**TESTO FORNITO:**
Luci e ombre per la Basilicata
Il premier Matteo Renzi durante l’incontro con i governatori delle Regioni nella sala Verde a Roma, 23 ottobre 2014.
Il decreto cosiddetto “Sblocca Italia” è stato approvato dalla Camera dei Deputati e nel giro di una decina di giorni, pena la decadenza, dovrà essere approvato anche dal Senato. Tuttavia, nel caso al Senato dovessero essere approvate ulteriori modifiche, il decreto dovrà tornare alla Camera per la definitiva approvazione. Dunque, in realtà, i tempi per la discussione in Senato sono assai stretti.
Ci sono stati in questi giorni diversi interventi pubblici, in particolare da parte del governatore e dei parlamentari lucani, volti a spiegare il bello e-o il brutto, dipende dai gusti, del decreto così come modificato nel passaggio parlamentare.
Propende per il bello la lettura che ne danno, rispettivamente, il Presidente della Regione, Pittella, e il capogruppo Pd, Speranza. Soddisfatto ma ancora con qualche dubbio residuo Folino, mentre è invece decisamente negativo il giudizio di Liuzzi e di tutto il gruppo 5Stelle. Soddisfatta è anche la parlamentare Pd, Antezza, mentre Latronico (Forza Italia) e Barozzino (Sel) hanno votato no alla fiducia, come la Liuzzi.
Potendo beneficiare di tutte queste autorevoli e informate ricostruzioni sullo “Sblocca Italia”, in questo post potrò evitare di entrare nel dettaglio delle misure approvate, per provare invece a ragionare sull’essenza dei problemi ancora aperti per la Basilicata.

**COMPITI DA SVOLGERE:**
A: Secondo il testo sullo "Sblocca Italia", chi ha votato no alla fiducia? Scrivi tutti i nomi.
B: Rispondi a queste domande sul testo sullo "Sblocca Italia":
(i) Quale ramo del Parlamento ha già approvato il decreto?
(ii) Dove si è svolto l'incontro di Renzi con i governatori delle Regioni?
(iii) Entro quanto tempo il Senato deve approvare il decreto?

**SEZIONE DEI DATI:**
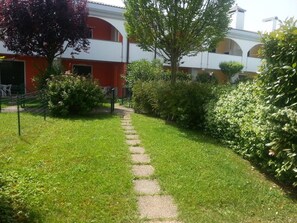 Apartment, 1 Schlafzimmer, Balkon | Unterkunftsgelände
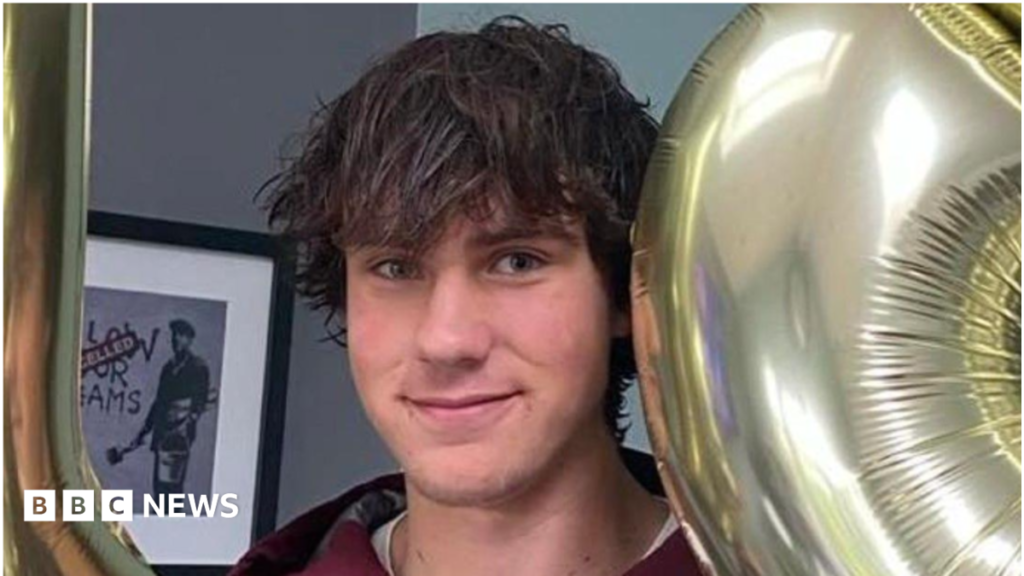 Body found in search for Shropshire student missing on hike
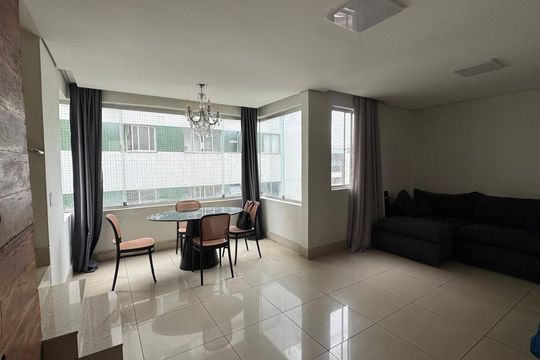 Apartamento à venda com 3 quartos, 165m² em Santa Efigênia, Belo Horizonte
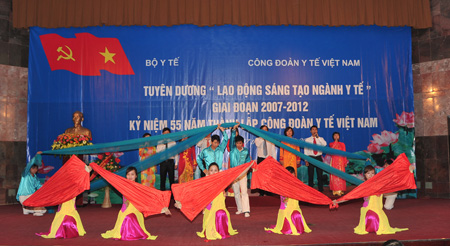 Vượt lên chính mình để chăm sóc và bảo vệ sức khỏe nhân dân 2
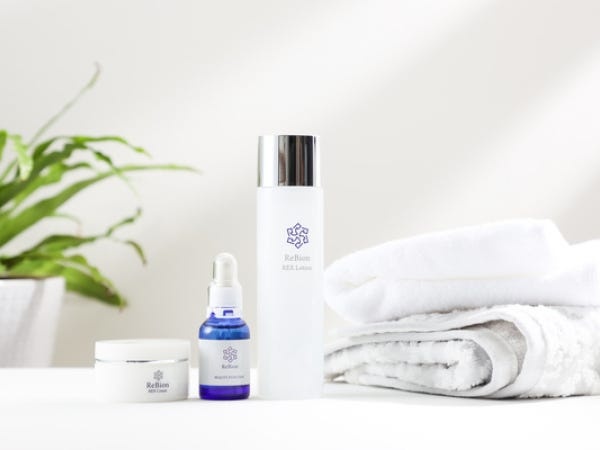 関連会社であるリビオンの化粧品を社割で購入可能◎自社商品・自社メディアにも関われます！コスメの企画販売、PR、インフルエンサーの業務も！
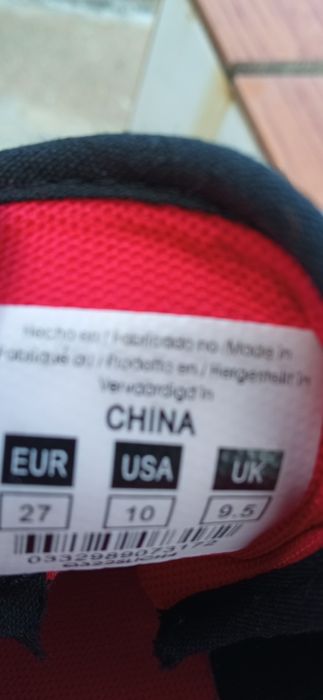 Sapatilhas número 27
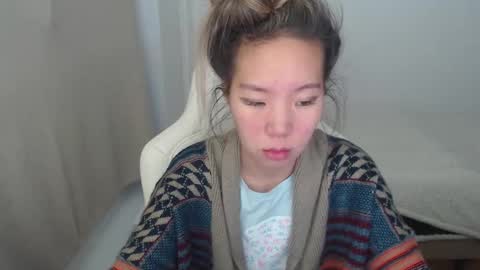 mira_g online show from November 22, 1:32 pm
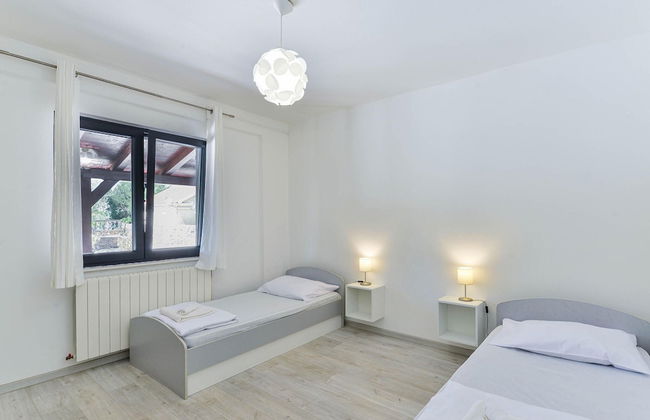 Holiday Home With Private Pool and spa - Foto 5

---

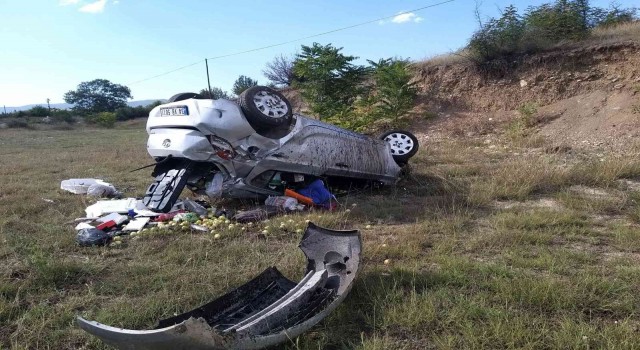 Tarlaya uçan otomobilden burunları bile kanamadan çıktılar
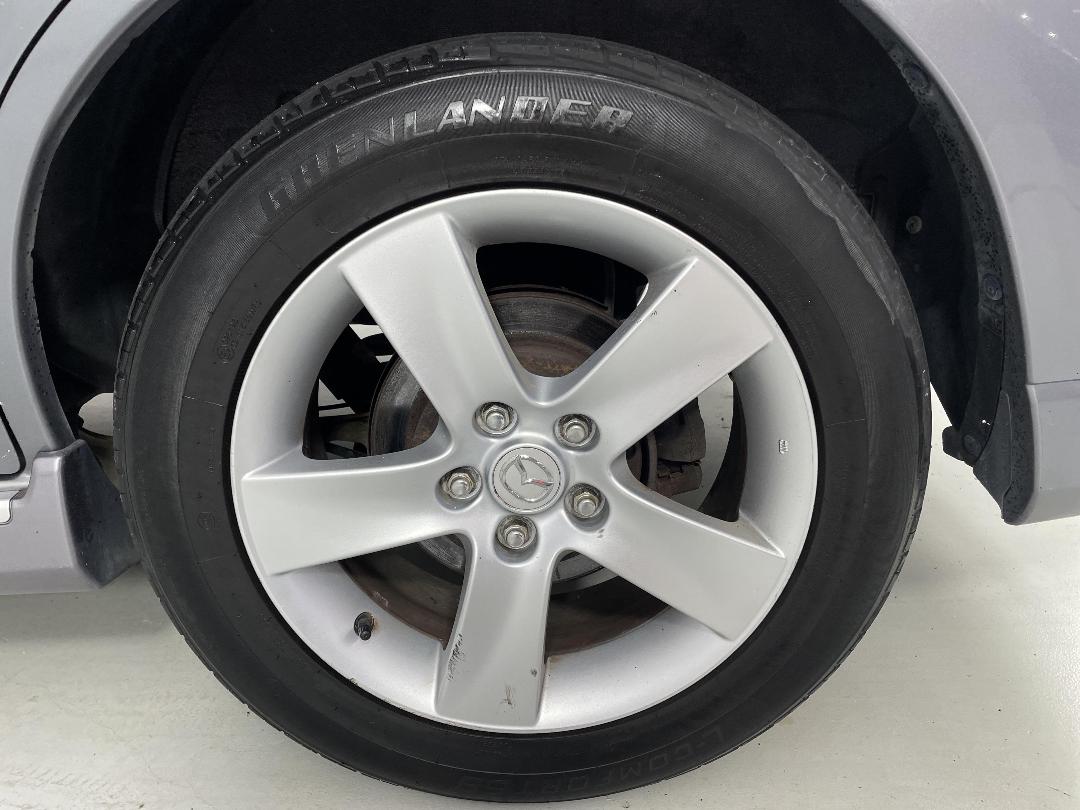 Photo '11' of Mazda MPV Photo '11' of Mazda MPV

**ELENCO DELLE RISPOSTE:**
A: Latronico, Barozzino e Liuzzi.

B:
(i) La Camera dei Deputati.
(ii) Nella sala Verde a Roma.
(iii) Nel giro di una decina di giorni.